Final enhancement: Increase encoding detection read size to 50KB

- Increased read size from 20KB to 50KB in both main.py and import_legacy.py - This ensures problematic bytes at position 3738+ are caught during encoding detection - Provides maximum robustness for legacy CSV files with deeply embedded encoding issues - Maintains all previous improvements including fallback mechanisms
2025-10-13 21:44:17 -05:00
parent 05b9d38c61
commit 9b2ce0d28f
2 changed files with 6 additions and 6 deletions
--- a/app/import_legacy.py
+++ b/app/import_legacy.py
@@ -44,7 +44,7 @@ def open_text_with_fallbacks(file_path: str):
            f = open(file_path, 'r', encoding=enc, errors='strict', newline='')
            # Read more than 1KB to catch encoding issues deeper in the file
            # Many legacy CSVs have issues beyond the first few rows
-            _ = f.read(20480)  # Read 20KB to test (increased from 10KB)
+            _ = f.read(51200)  # Read 50KB to test (increased from 20KB)
            f.seek(0)
            logger.info("csv_open_encoding_selected", file=file_path, encoding=enc)
            return f, enc
@@ -62,7 +62,7 @@ def open_text_with_fallbacks(file_path: str):
    try:
        # Try UTF-8 with error replacement first (most common case)
        f = open(file_path, 'r', encoding='utf-8', errors='replace', newline='')
-        _ = f.read(20480)  # Read 20KB to catch encoding issues deeper in the file (increased from 10KB)
+        _ = f.read(51200)  # Read 50KB to catch encoding issues deeper in the file (increased from 20KB)
        f.seek(0)
        logger.info("csv_open_encoding_with_replace", file=file_path, encoding="utf-8-replace")

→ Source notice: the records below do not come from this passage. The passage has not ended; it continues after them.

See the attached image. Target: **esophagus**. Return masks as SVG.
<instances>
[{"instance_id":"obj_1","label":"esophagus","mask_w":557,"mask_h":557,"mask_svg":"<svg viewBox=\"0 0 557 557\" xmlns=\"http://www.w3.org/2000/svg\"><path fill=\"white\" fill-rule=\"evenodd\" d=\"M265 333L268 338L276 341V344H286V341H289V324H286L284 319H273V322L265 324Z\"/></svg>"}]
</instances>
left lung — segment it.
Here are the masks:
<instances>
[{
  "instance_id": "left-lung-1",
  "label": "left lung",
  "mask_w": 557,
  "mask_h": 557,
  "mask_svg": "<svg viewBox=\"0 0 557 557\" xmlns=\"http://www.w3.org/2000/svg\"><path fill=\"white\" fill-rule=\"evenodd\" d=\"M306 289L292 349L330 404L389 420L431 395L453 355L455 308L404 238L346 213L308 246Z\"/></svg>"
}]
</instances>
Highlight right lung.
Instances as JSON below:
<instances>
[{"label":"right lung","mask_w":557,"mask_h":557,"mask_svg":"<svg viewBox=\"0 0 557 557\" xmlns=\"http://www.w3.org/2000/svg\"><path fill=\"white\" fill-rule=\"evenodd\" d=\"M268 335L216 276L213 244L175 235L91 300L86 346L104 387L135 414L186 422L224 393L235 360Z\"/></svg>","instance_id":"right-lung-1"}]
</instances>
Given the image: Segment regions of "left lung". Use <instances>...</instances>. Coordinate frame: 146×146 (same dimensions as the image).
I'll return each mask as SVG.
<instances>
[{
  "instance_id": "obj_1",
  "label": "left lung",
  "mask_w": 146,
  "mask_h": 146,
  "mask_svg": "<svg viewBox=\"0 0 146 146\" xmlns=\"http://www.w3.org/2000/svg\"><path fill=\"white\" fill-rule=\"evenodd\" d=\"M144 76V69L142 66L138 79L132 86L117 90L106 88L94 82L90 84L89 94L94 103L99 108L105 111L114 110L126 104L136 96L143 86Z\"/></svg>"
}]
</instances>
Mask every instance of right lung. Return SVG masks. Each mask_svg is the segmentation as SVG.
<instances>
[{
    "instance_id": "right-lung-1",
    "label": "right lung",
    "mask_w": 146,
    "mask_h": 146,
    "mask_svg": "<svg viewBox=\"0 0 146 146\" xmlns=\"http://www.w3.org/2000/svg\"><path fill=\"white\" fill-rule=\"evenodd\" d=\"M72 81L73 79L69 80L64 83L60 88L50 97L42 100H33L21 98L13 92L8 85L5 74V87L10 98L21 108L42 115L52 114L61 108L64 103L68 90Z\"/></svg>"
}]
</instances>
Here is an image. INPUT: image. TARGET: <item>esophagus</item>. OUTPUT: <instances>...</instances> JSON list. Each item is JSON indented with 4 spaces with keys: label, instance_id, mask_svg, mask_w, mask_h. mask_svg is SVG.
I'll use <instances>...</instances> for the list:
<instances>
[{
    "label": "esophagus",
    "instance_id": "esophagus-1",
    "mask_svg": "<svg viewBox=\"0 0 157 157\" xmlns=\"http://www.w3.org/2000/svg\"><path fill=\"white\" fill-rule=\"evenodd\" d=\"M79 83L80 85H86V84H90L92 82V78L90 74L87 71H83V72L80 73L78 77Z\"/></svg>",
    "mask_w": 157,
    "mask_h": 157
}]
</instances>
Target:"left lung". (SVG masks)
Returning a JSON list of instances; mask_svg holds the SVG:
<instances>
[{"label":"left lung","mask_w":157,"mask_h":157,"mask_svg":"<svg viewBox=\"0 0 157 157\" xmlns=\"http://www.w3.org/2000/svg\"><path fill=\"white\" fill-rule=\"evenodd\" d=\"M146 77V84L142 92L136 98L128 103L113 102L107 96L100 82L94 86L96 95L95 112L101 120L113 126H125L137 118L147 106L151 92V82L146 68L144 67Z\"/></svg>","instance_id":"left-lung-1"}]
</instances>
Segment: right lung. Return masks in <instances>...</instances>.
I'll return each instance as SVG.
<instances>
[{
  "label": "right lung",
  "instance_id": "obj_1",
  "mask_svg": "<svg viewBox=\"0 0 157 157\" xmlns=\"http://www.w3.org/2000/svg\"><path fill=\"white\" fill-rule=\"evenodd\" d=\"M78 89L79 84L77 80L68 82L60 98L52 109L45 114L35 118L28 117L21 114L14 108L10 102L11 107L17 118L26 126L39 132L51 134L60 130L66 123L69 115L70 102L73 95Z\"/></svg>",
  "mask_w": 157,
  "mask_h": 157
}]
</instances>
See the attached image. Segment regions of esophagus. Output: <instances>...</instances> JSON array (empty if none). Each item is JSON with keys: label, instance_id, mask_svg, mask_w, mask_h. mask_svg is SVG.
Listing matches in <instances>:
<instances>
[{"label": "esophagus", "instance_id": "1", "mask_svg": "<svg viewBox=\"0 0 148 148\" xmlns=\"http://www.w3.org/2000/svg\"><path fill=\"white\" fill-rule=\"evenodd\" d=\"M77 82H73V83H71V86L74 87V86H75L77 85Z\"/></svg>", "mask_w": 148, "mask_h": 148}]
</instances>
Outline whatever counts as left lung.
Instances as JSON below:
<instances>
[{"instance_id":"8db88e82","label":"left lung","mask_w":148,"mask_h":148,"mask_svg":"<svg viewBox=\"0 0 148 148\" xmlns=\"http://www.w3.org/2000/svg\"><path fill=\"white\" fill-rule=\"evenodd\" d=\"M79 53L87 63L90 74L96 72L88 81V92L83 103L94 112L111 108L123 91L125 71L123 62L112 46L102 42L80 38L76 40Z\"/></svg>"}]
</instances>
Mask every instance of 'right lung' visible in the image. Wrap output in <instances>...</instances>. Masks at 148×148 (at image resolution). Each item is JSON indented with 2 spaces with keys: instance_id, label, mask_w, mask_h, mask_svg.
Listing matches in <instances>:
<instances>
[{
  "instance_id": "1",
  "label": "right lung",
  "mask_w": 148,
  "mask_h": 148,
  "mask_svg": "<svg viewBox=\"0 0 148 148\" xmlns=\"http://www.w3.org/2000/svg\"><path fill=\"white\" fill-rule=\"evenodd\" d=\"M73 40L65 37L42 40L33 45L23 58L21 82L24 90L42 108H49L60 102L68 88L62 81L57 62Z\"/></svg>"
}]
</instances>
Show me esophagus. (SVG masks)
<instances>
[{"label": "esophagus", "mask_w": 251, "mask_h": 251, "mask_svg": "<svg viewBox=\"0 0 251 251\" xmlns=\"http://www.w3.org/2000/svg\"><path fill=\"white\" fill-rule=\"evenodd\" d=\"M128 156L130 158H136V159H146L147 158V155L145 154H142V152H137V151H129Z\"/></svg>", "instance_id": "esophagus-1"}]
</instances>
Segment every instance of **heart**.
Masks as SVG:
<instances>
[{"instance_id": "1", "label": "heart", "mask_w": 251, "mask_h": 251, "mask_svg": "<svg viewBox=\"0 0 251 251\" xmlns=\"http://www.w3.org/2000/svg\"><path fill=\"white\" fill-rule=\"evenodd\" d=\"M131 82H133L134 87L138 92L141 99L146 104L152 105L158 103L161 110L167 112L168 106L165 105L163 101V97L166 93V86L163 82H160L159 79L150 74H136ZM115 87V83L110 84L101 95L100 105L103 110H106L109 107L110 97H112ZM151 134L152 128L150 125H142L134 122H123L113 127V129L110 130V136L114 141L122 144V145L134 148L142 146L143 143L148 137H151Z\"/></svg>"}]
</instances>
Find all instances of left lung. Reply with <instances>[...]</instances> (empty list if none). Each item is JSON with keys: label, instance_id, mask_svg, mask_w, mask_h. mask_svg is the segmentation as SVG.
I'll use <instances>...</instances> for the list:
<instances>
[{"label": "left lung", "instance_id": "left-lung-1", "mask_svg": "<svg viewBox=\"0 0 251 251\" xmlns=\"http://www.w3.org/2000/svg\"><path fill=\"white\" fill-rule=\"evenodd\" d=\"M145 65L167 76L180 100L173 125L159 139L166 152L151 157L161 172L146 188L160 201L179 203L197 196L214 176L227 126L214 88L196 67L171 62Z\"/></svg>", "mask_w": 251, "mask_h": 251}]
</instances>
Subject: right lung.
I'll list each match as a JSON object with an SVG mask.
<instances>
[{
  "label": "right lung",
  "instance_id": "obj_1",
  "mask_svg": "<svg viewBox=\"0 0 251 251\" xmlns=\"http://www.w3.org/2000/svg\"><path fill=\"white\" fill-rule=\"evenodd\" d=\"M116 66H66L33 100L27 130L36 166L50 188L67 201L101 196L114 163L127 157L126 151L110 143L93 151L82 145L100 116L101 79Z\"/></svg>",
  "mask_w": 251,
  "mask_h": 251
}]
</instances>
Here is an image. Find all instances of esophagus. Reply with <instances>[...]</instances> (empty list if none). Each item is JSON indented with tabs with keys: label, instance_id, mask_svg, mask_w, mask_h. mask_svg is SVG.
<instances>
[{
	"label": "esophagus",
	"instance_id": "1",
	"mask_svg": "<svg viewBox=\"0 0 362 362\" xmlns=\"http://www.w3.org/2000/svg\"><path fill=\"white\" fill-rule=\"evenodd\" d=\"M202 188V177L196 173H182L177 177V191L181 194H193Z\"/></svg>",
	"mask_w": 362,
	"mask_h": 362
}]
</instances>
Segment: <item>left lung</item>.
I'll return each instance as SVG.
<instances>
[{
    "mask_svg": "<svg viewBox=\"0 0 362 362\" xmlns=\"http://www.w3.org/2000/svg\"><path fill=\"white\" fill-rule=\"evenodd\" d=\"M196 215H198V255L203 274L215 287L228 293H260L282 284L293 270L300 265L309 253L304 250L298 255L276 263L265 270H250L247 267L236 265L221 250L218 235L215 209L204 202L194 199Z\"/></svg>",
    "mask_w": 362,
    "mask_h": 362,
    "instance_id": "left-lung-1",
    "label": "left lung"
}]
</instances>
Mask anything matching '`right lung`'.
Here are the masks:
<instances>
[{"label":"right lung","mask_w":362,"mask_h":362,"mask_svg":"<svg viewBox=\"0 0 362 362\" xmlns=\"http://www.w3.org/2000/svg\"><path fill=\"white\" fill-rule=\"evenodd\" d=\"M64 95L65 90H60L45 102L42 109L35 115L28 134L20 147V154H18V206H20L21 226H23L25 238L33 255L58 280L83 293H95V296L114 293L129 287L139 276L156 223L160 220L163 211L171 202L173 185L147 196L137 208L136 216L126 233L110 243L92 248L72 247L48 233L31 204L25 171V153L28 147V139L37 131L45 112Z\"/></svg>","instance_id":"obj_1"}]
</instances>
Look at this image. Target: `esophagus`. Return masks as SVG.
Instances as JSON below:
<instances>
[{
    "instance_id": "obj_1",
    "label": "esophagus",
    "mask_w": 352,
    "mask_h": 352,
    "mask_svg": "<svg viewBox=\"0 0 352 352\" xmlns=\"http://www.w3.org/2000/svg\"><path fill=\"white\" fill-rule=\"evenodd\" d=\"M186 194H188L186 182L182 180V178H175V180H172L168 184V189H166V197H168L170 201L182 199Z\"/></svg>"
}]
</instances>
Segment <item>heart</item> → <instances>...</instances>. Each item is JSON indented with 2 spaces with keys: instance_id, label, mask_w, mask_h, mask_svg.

        return f, "utf-8-replace"
@@ -72,7 +72,7 @@ def open_text_with_fallbacks(file_path: str):
    # Final fallback: use latin-1 with replace (handles any byte sequence)
    try:
        f = open(file_path, 'r', encoding='latin-1', errors='replace', newline='')
-        _ = f.read(20480)  # Read 20KB to catch encoding issues deeper in the file (increased from 10KB)
+        _ = f.read(51200)  # Read 50KB to catch encoding issues deeper in the file (increased from 20KB)
        f.seek(0)
        logger.info("csv_open_encoding_fallback", file=file_path, encoding="latin-1-replace")
        return f, "latin-1-replace"
--- a/app/main.py
+++ b/app/main.py
@@ -79,7 +79,7 @@ def open_text_with_fallbacks(file_path: str):
            f = open(file_path, 'r', encoding=enc, errors='strict', newline='')
            # Read more than 1KB to catch encoding issues deeper in the file
            # Many legacy CSVs have issues beyond the first few rows
-            _ = f.read(20480)  # Read 20KB to test (increased from 10KB)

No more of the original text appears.